Nov 9th, 2012 | Law Firm Marketing, Legal Marketing in Brief

The Great Recession has created the Great Marketing Opportunity for smaller full-service law firms and boutique practices. That’s what several in-house lawyers I’ve met with have told me recently.

The reasons: they see your lower operating costs and correspondingly lower rates; they feel the personal partner-level touch you can give every file; they value the local knowledge of the courts and community a lawyer in another city can never tap, and they recognize technology means “you don’t have to be in a big firm environment… to drive a big case. A smaller boutique firm can compete”, according to the president of New York State Bar Association.

It all plays into what the general counsel of Medtronic told Corporate Counsel magazine this fall, that being the economic crisis forced every legal department “to scramble to cut costs.”

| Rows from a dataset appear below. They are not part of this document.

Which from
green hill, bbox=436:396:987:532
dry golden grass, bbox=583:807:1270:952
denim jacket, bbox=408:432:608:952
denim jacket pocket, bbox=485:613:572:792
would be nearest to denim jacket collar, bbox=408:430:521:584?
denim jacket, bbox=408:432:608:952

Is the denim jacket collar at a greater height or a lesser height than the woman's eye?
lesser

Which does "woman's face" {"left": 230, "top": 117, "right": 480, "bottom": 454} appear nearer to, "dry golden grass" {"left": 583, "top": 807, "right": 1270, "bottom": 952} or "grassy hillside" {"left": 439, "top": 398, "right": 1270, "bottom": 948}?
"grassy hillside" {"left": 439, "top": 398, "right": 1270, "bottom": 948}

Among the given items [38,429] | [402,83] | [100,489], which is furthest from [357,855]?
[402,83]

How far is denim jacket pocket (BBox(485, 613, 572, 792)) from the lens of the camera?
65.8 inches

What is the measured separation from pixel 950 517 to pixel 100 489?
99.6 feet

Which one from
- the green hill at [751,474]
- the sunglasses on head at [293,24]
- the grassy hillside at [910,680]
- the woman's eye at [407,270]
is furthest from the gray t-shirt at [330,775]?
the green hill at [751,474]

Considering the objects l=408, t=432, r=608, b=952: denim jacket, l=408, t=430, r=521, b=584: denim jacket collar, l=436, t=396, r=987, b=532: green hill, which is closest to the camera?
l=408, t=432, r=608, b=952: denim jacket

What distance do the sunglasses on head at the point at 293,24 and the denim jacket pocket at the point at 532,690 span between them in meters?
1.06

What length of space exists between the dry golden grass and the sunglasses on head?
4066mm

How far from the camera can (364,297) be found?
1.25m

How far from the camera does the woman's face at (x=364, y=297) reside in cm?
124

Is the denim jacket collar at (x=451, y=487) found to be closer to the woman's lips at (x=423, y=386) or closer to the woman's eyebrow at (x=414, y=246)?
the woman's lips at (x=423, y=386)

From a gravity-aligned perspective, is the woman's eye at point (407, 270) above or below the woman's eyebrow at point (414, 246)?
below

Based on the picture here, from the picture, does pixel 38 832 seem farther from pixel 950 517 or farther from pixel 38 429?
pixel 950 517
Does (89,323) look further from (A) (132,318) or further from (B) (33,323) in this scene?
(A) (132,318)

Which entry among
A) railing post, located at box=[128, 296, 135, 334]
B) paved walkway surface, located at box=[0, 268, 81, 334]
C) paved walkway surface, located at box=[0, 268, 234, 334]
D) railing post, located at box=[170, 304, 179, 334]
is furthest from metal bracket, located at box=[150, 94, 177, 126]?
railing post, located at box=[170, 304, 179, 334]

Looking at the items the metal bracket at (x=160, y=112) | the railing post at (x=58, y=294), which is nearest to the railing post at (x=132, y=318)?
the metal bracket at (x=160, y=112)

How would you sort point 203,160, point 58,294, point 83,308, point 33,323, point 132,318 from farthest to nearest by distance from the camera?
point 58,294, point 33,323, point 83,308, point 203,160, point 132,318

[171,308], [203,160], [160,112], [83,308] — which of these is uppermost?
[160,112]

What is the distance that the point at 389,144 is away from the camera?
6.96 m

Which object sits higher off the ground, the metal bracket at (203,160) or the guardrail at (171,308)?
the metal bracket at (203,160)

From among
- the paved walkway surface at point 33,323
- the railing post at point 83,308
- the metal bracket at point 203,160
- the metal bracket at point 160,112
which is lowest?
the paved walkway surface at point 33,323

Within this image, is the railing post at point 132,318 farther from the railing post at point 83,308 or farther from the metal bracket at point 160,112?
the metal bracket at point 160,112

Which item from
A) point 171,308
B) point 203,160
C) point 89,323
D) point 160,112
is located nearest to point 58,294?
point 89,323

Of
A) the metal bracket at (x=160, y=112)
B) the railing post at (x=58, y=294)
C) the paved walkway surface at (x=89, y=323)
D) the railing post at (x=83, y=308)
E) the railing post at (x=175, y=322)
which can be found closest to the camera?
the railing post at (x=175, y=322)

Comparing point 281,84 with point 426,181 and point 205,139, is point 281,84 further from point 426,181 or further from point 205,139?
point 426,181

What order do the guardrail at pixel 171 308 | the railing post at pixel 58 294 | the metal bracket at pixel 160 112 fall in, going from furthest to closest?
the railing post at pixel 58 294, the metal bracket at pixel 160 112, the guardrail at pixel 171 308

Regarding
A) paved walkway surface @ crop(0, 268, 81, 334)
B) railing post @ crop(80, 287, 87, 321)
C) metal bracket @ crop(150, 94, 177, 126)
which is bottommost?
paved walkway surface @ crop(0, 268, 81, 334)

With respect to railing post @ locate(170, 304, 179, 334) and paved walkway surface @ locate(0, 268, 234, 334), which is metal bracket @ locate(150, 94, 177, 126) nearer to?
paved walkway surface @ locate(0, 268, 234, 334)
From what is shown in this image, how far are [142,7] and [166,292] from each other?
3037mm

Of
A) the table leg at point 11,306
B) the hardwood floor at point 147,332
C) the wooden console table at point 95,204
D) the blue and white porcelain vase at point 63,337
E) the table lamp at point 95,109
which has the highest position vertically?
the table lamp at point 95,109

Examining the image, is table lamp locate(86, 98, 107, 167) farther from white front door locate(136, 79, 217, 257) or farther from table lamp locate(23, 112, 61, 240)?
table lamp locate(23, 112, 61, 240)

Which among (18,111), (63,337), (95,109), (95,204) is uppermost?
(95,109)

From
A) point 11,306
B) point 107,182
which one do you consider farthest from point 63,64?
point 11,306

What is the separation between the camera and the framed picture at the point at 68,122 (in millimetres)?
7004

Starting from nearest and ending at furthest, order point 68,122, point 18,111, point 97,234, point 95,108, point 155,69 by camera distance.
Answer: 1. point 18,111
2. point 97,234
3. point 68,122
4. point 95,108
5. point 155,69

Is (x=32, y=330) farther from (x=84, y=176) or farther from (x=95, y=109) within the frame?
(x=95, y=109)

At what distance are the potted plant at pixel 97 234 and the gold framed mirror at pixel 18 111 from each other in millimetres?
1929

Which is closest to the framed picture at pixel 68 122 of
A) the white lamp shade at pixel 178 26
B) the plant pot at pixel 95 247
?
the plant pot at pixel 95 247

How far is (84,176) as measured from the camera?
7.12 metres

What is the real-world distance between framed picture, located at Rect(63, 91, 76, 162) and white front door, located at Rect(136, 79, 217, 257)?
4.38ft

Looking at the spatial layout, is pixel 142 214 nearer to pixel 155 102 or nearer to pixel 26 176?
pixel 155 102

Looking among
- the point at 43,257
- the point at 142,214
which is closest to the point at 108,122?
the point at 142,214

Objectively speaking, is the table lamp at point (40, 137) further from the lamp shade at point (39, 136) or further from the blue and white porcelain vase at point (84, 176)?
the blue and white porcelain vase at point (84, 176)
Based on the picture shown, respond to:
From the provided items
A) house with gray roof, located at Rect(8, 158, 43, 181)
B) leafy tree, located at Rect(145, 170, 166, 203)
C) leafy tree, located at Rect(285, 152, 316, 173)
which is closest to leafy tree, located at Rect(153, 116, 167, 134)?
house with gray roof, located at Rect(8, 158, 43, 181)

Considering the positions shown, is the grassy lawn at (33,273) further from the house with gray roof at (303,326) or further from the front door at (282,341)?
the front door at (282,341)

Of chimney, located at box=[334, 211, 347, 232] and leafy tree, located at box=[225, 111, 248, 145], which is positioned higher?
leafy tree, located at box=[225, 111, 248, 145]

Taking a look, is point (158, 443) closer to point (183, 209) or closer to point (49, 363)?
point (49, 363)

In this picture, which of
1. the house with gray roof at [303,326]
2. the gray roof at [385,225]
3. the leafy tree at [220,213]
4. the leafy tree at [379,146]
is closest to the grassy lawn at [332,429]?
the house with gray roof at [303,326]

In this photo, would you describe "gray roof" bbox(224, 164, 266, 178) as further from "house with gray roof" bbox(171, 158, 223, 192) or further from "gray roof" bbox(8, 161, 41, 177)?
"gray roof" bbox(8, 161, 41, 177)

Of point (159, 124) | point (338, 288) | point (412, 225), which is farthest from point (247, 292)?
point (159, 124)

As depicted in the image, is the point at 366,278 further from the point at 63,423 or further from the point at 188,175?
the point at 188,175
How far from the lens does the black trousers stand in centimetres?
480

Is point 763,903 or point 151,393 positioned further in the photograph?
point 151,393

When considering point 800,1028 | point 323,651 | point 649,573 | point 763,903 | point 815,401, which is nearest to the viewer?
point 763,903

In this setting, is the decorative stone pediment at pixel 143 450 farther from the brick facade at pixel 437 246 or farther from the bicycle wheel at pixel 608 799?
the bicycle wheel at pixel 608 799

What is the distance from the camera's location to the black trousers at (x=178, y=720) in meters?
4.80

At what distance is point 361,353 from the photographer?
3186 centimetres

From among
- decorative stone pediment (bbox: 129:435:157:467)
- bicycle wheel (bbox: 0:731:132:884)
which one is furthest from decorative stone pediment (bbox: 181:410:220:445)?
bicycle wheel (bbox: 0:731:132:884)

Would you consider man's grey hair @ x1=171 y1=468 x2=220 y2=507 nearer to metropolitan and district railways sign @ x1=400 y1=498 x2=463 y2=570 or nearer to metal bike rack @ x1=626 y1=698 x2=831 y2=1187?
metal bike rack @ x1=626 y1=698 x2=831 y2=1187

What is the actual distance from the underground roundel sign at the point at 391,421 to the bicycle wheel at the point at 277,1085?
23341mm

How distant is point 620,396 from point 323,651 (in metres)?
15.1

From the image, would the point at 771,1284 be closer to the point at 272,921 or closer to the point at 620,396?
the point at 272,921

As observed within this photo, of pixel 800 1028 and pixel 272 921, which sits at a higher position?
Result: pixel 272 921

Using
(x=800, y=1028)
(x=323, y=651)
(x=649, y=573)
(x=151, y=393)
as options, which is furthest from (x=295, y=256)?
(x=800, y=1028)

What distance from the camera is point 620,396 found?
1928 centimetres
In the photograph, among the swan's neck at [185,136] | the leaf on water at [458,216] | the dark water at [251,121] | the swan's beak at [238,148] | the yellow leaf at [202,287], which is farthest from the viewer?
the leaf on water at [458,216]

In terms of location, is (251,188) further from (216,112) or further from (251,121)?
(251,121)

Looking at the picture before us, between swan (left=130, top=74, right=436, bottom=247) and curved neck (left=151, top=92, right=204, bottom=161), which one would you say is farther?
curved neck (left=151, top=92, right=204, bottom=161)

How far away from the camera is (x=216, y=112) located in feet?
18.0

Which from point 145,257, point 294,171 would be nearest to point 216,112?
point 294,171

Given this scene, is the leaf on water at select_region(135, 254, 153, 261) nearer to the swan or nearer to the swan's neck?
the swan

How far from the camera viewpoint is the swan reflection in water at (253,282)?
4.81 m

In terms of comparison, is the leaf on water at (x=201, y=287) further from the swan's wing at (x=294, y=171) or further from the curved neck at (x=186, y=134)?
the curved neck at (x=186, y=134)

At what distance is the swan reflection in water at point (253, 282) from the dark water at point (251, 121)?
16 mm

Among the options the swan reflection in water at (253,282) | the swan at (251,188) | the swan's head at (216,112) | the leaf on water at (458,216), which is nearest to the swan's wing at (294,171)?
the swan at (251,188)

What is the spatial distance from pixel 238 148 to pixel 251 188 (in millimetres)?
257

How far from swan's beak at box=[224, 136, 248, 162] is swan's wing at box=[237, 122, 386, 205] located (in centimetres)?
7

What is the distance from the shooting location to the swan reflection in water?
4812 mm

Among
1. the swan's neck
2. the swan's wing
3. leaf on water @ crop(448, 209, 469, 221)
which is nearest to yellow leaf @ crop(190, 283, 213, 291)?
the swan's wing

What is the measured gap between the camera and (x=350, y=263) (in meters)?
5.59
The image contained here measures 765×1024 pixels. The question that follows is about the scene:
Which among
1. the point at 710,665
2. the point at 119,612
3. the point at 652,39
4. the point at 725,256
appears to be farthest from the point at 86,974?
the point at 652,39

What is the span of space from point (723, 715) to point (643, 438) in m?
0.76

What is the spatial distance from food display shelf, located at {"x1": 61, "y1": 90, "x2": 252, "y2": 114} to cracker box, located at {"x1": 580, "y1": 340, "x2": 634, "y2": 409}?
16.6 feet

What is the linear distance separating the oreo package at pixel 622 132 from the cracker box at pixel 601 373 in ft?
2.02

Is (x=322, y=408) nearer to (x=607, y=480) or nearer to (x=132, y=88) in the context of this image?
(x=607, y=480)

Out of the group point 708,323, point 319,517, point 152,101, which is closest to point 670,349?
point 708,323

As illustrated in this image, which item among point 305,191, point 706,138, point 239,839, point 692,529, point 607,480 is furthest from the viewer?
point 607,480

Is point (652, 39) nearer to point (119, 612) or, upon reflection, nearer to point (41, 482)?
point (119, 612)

What’s one of the keys to exploiting this marketing opportunity to grab work from national firms who have been the benefactors of corporate legal departments cutting back the number of firms they use for 20 years by implementing the DuPont Legal Model? Find experienced legal marketing consultants who understand the culture of smaller full-service firms and boutique firms, who have a record of writing law firm marketing plans that successfully address firm wide issues in tandem with personal lawyer business development. Most importantly, make sure they have a record of then helping those smaller and boutique law firms successfully implement those plans over a prolonged period. They should be able to demonstrate improved partner profitability, that lawyers obtained desirable clients, big and small, plus a choice of file and fee– and that they did it without making everyone work 2000-plus hours every year.

In our national marketing effectiveness surveys, law firms with written marketing plans consistently report their marketing is more effective than firms that have no plan. That’s consistent with studies we’ve found showing strategic planning directly contributes to business growth.